◆ Provided text ◆
Mr. Hayes: The hon. Gentleman speaks about influencing the admissions policies of private schools. If we have an assisted places scheme of the sort that was introduced by a previous Conservative Administration, it is implicit that it will have such an impact. It will have an effect on the sort of children who go to private schools, certainly in terms of their socio-economic profile. If we divorce ourselves from the private sector, there is no contact with or effect on the admissions policies of private schools.

James Purnell: I am grateful to the hon. Gentleman for that information. He referred exactly to the problem with the old assisted places scheme, which allowed private schools to cherry-pick a few individuals. That meant reducing the possibility of improving the generality of state schools. The scheme benefited only the few individuals and the private schools involved.

Mr. Andrew Turner: From that reply to the intervention of my hon. Friend the Member for South Holland and The Deepings (Mr. Hayes), it seems that the hon. Gentleman sees no way of improving state schools unless there are able children in them. Surely we have a responsibility for many less able children.

◆ Problem description ◆
Resume the parliamentary debate excerpt on the assisted places scheme, starting after its final sentence. The records that come next stand apart from the debate excerpt.

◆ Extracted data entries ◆
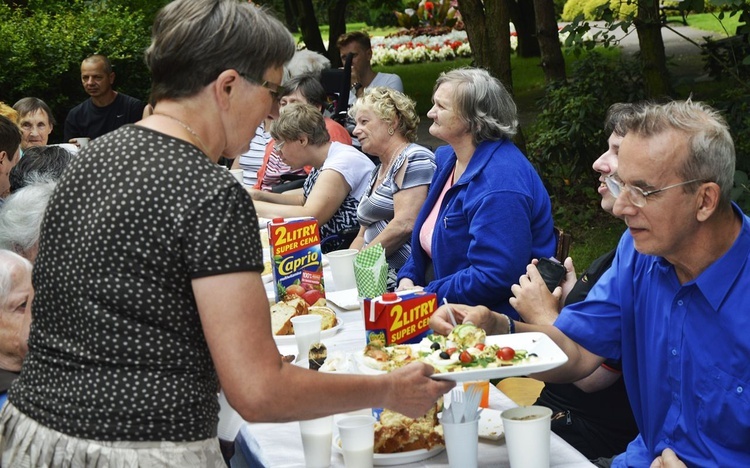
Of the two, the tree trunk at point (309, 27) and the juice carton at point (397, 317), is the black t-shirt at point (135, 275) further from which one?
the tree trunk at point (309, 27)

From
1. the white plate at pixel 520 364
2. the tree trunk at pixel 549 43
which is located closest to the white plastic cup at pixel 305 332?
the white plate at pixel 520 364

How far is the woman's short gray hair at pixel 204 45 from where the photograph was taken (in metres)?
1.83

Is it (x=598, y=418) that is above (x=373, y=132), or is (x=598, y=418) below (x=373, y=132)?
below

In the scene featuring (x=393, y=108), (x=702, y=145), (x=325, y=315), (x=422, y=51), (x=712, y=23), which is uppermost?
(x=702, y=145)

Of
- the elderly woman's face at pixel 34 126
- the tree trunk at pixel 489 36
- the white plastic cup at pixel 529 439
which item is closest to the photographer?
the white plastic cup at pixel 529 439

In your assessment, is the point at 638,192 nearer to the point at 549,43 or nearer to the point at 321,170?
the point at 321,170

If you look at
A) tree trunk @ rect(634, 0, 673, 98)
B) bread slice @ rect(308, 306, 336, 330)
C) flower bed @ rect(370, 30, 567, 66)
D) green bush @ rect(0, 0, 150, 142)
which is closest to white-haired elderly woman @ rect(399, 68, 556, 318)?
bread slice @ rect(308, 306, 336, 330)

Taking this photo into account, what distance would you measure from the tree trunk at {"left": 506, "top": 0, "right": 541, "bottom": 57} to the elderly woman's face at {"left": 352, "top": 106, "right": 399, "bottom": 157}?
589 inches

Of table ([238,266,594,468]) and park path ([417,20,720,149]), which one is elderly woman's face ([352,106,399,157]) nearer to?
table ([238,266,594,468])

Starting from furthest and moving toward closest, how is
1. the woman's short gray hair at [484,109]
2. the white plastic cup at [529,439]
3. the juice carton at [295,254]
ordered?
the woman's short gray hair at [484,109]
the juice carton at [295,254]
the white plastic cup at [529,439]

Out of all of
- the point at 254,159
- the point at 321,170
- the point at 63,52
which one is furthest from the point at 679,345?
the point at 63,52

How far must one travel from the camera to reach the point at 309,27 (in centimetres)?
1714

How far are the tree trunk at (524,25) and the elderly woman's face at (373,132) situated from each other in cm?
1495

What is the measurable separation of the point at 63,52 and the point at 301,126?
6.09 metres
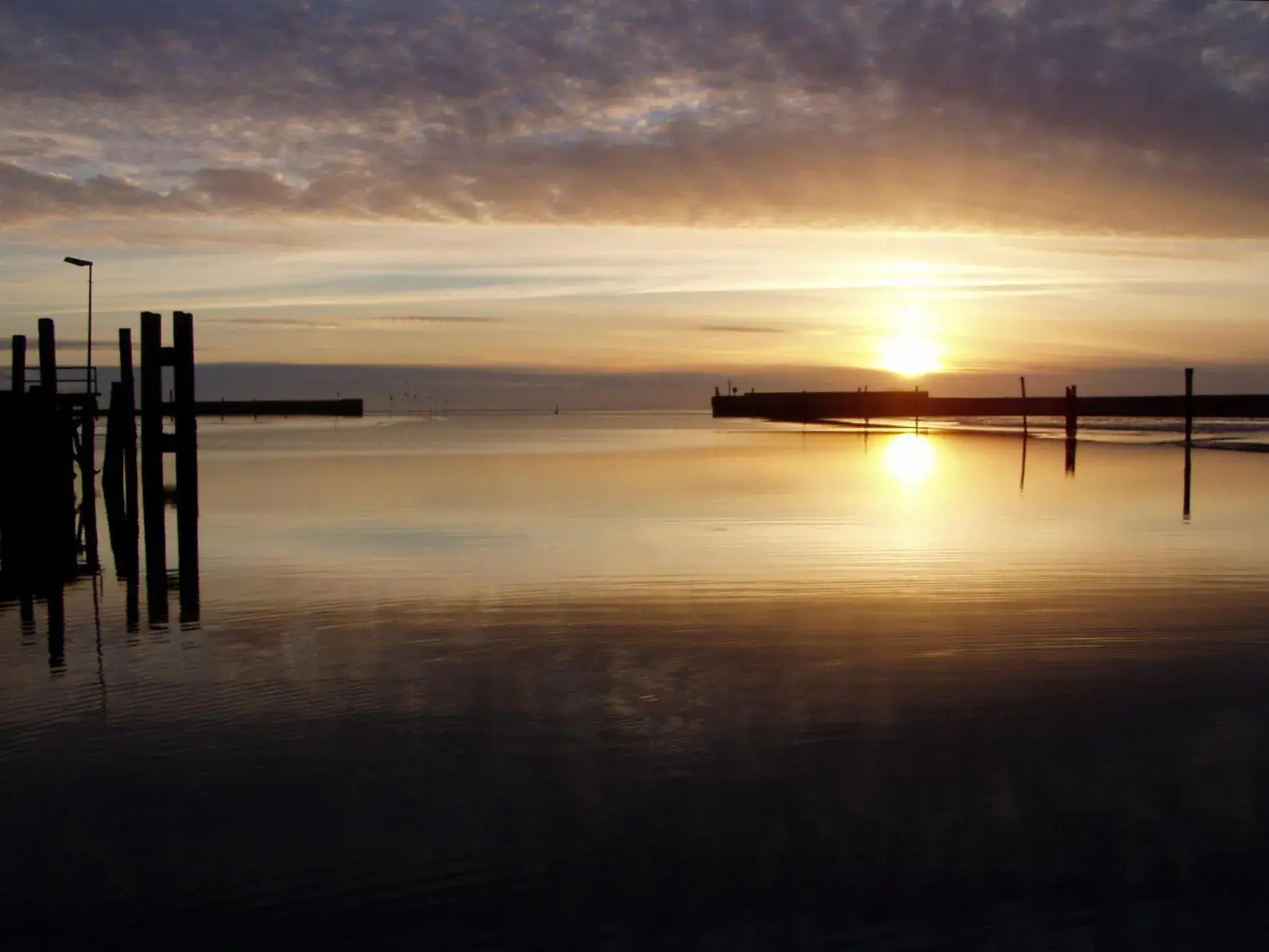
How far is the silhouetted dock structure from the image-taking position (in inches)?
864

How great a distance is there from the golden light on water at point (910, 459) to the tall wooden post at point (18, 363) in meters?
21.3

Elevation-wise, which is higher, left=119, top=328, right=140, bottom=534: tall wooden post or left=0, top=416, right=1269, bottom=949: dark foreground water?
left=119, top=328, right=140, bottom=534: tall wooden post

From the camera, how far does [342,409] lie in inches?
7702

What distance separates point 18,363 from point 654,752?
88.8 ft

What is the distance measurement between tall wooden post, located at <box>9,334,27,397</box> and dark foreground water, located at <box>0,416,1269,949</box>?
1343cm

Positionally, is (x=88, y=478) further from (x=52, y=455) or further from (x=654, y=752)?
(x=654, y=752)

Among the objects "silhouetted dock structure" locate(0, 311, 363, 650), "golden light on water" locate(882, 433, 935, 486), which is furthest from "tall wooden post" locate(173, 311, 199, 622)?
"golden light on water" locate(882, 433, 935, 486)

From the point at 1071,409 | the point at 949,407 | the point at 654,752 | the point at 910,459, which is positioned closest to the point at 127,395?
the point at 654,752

◆ Task answer ◆
James Purnell: I am grateful for that intervention as well, although it represents a complete misunderstanding of what I was saying. If we are to improve the spectrum of ability in schools, we must have a spectrum of ability in state schools. The danger of the assisted places scheme was that it undermined that goal.

Neither side of the House can be proud of its record on adult literacy and numeracy. There are still about 7 million people who have genuine problems with adding up, reading and spelling, and that should shame us all. Labour Members should acknowledge that the Opposition, when in government, introduced some interesting policies in this area.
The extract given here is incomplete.